TASK:
Each entry should be quoted word for word, including every mark of punctuation.
━━━ MATERIAL ━━━
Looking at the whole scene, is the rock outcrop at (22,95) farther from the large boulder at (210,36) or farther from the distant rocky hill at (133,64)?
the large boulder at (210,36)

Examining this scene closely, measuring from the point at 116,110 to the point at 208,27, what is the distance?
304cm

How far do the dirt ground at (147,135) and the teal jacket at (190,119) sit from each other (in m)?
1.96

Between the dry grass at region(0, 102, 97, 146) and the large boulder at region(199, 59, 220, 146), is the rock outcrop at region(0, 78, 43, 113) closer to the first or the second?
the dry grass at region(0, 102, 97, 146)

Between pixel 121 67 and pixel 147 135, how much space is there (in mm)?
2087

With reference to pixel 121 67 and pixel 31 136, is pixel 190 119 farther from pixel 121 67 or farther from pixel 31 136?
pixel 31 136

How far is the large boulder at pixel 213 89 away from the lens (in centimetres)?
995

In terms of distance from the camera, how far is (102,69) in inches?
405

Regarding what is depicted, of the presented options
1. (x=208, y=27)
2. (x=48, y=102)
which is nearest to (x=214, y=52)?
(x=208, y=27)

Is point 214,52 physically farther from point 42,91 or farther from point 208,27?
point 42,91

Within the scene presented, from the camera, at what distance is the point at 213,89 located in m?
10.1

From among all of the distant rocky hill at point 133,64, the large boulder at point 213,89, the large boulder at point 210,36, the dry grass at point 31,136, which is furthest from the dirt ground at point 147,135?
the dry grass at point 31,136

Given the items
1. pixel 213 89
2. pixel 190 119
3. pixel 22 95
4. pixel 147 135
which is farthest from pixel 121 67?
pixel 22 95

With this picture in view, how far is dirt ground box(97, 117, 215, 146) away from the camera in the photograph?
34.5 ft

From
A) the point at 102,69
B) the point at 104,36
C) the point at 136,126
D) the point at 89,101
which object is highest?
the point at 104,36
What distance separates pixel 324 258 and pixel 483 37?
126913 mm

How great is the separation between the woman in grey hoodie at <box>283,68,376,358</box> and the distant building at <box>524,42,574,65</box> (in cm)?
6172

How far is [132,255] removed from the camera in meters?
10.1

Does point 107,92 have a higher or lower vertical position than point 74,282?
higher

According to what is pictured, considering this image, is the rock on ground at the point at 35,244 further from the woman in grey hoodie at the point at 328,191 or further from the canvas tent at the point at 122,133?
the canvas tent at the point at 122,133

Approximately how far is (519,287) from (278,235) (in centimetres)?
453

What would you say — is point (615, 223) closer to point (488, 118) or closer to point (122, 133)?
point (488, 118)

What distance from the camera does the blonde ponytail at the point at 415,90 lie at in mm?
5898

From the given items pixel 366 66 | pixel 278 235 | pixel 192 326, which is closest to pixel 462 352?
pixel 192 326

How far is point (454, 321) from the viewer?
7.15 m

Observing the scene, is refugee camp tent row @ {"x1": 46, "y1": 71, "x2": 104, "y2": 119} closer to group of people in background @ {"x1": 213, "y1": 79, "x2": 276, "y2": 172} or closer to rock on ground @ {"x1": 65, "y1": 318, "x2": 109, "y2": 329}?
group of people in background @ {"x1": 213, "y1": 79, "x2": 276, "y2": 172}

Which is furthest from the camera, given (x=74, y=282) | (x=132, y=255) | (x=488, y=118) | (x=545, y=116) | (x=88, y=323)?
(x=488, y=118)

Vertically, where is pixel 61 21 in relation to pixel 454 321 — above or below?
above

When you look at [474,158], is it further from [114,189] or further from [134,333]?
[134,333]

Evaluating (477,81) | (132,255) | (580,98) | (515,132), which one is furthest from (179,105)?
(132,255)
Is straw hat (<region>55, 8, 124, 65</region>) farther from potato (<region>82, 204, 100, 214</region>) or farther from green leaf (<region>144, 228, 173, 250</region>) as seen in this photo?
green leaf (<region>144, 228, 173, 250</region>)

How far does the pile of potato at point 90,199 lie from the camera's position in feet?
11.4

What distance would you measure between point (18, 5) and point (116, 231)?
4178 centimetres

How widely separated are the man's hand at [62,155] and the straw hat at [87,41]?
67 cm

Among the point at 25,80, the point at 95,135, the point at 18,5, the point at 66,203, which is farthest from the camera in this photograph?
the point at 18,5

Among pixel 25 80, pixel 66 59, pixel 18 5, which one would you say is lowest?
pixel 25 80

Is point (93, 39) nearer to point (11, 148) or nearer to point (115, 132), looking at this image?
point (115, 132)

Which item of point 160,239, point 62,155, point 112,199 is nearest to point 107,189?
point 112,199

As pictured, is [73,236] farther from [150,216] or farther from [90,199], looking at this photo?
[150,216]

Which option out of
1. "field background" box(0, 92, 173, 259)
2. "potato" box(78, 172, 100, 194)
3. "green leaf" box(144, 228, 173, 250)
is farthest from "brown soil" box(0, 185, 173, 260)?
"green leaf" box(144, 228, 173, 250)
━━━
ANSWER TO THE EXERCISE:
Looking at the whole scene, is the rock outcrop at (22,95) farther from the large boulder at (210,36) or farther from the distant rocky hill at (133,64)?
the large boulder at (210,36)

Examining this scene closely, measuring from the point at 116,110 to the point at 208,27, what is the distance?
304cm

How far do the dirt ground at (147,135) and the teal jacket at (190,119) sit from each other (in m)?
1.96

Between the dry grass at region(0, 102, 97, 146) and the large boulder at region(199, 59, 220, 146), is the rock outcrop at region(0, 78, 43, 113) closer to the first or the second?
the dry grass at region(0, 102, 97, 146)

Between pixel 121 67 and pixel 147 135, how much space is there (in mm)?
2087

With reference to pixel 121 67 and pixel 31 136, is pixel 190 119 farther from pixel 121 67 or farther from pixel 31 136?
pixel 31 136

How far is the large boulder at pixel 213 89 away from the lens (in centimetres)?
995

In terms of distance from the camera, how far is (102,69) in inches?
405

Regarding what is depicted, of the presented options
1. (x=208, y=27)
2. (x=48, y=102)
which is nearest to (x=214, y=52)?
(x=208, y=27)

Is point 214,52 physically farther from point 42,91 or farther from point 208,27?
point 42,91

Within the scene presented, from the camera, at what distance is the point at 213,89 located in m?
10.1

From among all of the distant rocky hill at point 133,64, the large boulder at point 213,89, the large boulder at point 210,36, the dry grass at point 31,136, which is furthest from the dirt ground at point 147,135?
the dry grass at point 31,136

Given the items
1. pixel 213 89
2. pixel 190 119
3. pixel 22 95
4. pixel 147 135
which is farthest from pixel 121 67?
pixel 22 95

With this picture in view, how far is dirt ground box(97, 117, 215, 146) away from the camera in the photograph?
34.5 ft

From
A) the point at 102,69
B) the point at 104,36
C) the point at 136,126
D) the point at 89,101
which object is highest?
the point at 104,36
What distance separates pixel 324 258 and pixel 483 37?
126913 mm

How great is the separation between the woman in grey hoodie at <box>283,68,376,358</box> and the distant building at <box>524,42,574,65</box> (in cm)?
6172

How far is [132,255] removed from the camera in meters?
10.1

Does point 107,92 have a higher or lower vertical position than point 74,282?
higher

According to what is pictured, considering this image, is the rock on ground at the point at 35,244 further from the woman in grey hoodie at the point at 328,191 or further from the canvas tent at the point at 122,133?
the canvas tent at the point at 122,133

Approximately how far is (519,287) from (278,235) (in centimetres)?
453

What would you say — is point (615, 223) closer to point (488, 118) or closer to point (122, 133)?
point (488, 118)

What distance from the camera does the blonde ponytail at the point at 415,90 lie at in mm?
5898

From the given items pixel 366 66 | pixel 278 235 | pixel 192 326, which is closest to pixel 462 352?
pixel 192 326

How far is point (454, 321) from the viewer?
7.15 m

Observing the scene, is refugee camp tent row @ {"x1": 46, "y1": 71, "x2": 104, "y2": 119} closer to group of people in background @ {"x1": 213, "y1": 79, "x2": 276, "y2": 172} or closer to rock on ground @ {"x1": 65, "y1": 318, "x2": 109, "y2": 329}?
group of people in background @ {"x1": 213, "y1": 79, "x2": 276, "y2": 172}

Which is furthest from the camera, given (x=74, y=282) | (x=132, y=255) | (x=488, y=118) | (x=545, y=116) | (x=88, y=323)?
(x=488, y=118)

Vertically, where is pixel 61 21 in relation to pixel 454 321 — above or below?
above

When you look at [474,158], is it further from [114,189] or further from [134,333]?
[134,333]

Evaluating (477,81) | (132,255) | (580,98) | (515,132), which one is furthest from (179,105)?
(132,255)
Is straw hat (<region>55, 8, 124, 65</region>) farther from potato (<region>82, 204, 100, 214</region>) or farther from green leaf (<region>144, 228, 173, 250</region>) as seen in this photo?
green leaf (<region>144, 228, 173, 250</region>)

How far does the pile of potato at point 90,199 lie from the camera's position in feet?
11.4

What distance would you measure between point (18, 5) and point (116, 231)?
4178 centimetres

How widely separated are the man's hand at [62,155] and the straw hat at [87,41]?
67 cm

Among the point at 25,80, the point at 95,135, the point at 18,5, the point at 66,203, which is farthest from the camera in this photograph?
the point at 18,5

Among pixel 25 80, pixel 66 59, pixel 18 5, which one would you say is lowest?
pixel 25 80

Is point (93, 39) nearer to point (11, 148) or nearer to point (115, 132), looking at this image?
point (115, 132)

Which item of point 160,239, point 62,155, point 112,199 is nearest to point 107,189?
point 112,199

As pictured, is [73,236] farther from [150,216] or farther from [90,199], looking at this photo?
[150,216]

Which option out of
1. "field background" box(0, 92, 173, 259)
2. "potato" box(78, 172, 100, 194)
3. "green leaf" box(144, 228, 173, 250)
is farthest from "brown soil" box(0, 185, 173, 260)?
"green leaf" box(144, 228, 173, 250)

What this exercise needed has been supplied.